Residents living in the northeast quarter of the US and parts of Canada have been blasted by a rash of cold weather recently – and it turns out global warming could be behind it. Chris Mooney, host of the Climate Desk, put together an informative report on exactly how global warming could lead to more frequent, heavy snow storms.
While it might seem counter intuitive that warmer air can lead to more snowfall, it makes scientific sense. As the air becomes warmer, it holds more moisture. Just think about how during the summer, the air feels more like a soup. On a global scale, this warmer air makes the atmosphere wetter, while winter temperatures are still low enough to produce whiteout conditions. Climate change also warms the world’s oceans, from which east coast storms gather their strength.

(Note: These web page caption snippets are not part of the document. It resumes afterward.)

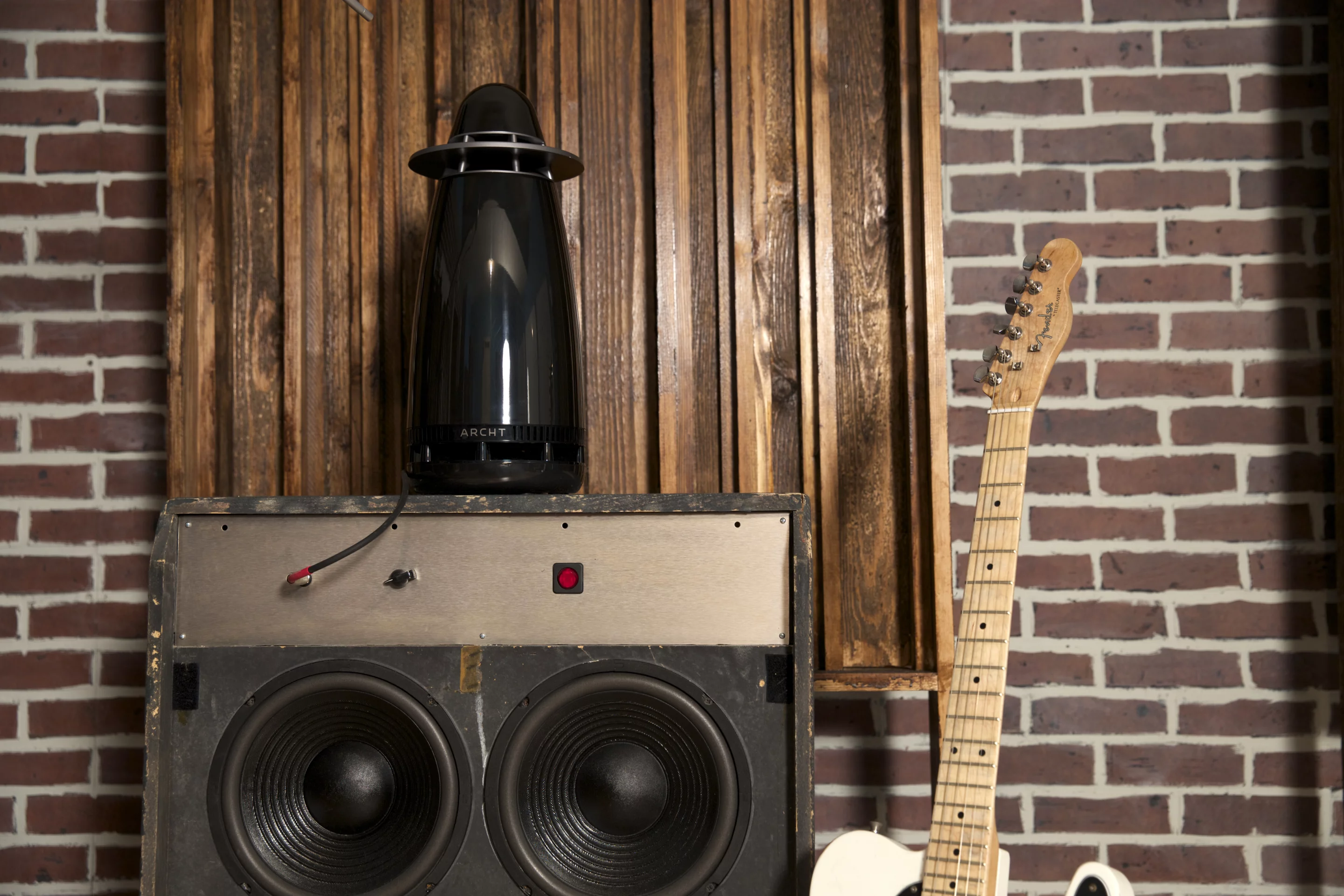 After 3 years of development, the Archt One's creators have hit Kickstarter to help take the prototype into production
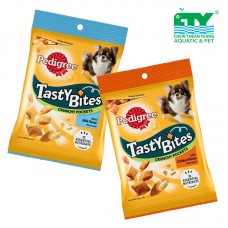 PEDIGREE TASTYBITES POCKETS CHICKEN 60G CTY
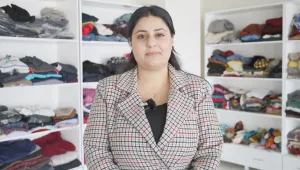 Kezî, kadın ve çocukların mağazası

It’s not a recent trend, either. Between the years of 1958 to 2007 the US has seen a remarkable increase in heavy precipitation. Rainfall in the northeast has increased 67%, and rainfall in areas surrounding the Great Lakes has increased 31%. In the last few weeks since the New Year, northern parts of America have been assaulted by two Polar Vortexes, and then there was the “Snowmageddon” in Feburary of 2010. While snowfalls will be more frequent and heavy, the flaky cover isn’t expected to last long in a warmer world where Arctic ice packs are already melting.